(Stored items from a collection)
———
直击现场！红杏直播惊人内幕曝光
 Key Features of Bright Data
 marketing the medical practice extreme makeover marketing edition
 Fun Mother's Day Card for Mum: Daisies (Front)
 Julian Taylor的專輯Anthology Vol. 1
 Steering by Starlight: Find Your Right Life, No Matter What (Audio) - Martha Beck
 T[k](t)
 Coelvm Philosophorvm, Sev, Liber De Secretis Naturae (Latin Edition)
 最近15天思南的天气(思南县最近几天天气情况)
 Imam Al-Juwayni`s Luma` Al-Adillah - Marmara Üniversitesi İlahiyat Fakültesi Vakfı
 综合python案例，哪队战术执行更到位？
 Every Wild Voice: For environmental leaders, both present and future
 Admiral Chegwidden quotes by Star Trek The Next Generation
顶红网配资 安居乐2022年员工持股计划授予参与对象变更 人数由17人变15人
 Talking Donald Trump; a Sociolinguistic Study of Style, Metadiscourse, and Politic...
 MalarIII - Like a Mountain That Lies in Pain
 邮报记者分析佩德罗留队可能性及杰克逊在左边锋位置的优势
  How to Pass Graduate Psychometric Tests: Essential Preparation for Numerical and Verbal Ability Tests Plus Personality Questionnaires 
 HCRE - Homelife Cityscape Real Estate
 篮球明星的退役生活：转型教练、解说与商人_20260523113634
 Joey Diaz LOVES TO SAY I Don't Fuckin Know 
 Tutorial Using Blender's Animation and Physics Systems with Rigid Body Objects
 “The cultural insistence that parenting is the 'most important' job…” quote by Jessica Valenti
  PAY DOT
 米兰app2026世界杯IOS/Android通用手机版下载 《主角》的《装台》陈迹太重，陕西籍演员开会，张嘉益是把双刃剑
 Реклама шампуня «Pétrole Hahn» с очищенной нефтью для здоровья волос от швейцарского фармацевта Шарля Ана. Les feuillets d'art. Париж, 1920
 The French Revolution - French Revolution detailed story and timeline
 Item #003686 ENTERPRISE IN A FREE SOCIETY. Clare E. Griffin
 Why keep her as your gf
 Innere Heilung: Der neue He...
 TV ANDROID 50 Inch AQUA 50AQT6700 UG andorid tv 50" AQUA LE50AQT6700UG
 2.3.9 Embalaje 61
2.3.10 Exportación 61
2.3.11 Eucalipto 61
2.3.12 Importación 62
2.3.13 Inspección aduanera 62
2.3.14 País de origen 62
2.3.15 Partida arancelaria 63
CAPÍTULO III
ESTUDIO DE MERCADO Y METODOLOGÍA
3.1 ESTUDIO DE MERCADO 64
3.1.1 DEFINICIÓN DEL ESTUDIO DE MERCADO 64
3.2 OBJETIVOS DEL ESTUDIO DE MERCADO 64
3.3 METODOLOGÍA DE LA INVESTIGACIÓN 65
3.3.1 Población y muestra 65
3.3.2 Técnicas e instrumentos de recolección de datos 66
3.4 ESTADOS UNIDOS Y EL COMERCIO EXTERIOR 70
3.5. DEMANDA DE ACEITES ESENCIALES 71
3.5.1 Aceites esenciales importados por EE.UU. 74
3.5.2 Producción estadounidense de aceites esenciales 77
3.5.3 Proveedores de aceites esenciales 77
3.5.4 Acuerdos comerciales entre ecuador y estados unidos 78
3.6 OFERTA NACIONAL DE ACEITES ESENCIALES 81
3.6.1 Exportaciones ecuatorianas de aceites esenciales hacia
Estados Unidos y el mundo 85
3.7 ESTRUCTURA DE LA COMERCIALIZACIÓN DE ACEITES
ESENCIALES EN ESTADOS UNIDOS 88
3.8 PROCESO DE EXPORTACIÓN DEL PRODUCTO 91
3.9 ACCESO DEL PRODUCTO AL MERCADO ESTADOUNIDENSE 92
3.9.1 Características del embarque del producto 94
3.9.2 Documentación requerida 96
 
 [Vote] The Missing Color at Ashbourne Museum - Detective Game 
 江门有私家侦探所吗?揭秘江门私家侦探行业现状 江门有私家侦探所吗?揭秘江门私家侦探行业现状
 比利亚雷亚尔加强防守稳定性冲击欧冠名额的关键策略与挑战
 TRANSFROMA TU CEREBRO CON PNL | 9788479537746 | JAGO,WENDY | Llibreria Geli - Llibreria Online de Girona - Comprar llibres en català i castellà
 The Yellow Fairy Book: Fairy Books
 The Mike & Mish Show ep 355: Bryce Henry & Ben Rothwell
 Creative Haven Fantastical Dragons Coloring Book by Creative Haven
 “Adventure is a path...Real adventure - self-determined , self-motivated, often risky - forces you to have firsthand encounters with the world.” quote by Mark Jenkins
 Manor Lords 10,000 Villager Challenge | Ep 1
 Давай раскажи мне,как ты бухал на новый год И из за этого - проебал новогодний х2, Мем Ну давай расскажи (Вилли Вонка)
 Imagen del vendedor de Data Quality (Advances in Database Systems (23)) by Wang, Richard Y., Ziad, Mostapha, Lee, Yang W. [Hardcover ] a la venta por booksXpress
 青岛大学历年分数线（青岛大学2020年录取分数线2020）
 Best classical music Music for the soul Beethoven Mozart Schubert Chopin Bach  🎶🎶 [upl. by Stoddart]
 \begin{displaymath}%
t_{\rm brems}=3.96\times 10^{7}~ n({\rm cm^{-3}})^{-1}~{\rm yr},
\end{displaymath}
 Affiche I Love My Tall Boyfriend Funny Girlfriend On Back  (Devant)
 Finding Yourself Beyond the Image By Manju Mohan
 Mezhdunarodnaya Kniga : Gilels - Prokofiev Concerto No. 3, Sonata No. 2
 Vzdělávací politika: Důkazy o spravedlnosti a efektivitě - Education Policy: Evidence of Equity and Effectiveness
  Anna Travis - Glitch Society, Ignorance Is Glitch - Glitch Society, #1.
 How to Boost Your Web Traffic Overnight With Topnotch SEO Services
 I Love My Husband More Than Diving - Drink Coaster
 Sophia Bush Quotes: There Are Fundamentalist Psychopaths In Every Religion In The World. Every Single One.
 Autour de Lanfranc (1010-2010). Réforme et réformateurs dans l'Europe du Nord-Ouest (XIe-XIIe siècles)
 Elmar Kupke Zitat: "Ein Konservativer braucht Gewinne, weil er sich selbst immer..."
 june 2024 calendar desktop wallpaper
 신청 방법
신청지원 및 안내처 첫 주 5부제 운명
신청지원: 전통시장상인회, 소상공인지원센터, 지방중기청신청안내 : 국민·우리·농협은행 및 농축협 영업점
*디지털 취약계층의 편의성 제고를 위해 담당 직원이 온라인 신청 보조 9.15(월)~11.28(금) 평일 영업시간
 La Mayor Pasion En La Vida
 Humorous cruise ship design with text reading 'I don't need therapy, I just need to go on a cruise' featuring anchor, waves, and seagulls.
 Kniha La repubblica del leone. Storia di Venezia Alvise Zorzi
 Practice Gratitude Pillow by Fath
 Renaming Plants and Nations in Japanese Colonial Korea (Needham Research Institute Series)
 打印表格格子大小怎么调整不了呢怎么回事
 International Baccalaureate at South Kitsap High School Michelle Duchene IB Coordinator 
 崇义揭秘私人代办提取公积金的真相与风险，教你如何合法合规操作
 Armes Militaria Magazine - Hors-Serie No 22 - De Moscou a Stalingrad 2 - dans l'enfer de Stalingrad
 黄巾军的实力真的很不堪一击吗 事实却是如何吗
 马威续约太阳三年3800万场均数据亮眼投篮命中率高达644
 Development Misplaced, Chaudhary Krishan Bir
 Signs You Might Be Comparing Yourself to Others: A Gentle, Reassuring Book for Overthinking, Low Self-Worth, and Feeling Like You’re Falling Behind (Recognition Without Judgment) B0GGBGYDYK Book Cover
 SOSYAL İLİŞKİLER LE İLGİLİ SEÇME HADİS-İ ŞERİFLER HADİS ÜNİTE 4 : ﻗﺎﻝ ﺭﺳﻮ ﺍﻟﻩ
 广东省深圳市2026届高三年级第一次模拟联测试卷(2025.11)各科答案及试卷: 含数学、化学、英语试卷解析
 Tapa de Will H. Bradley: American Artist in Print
———
→ **Requirement**
When a line among the entries above contains "METODOLOGÍA", copy it.

→ **Task result**
ESTUDIO DE MERCADO Y METODOLOGÍA
3.3 METODOLOGÍA DE LA INVESTIGACIÓN 65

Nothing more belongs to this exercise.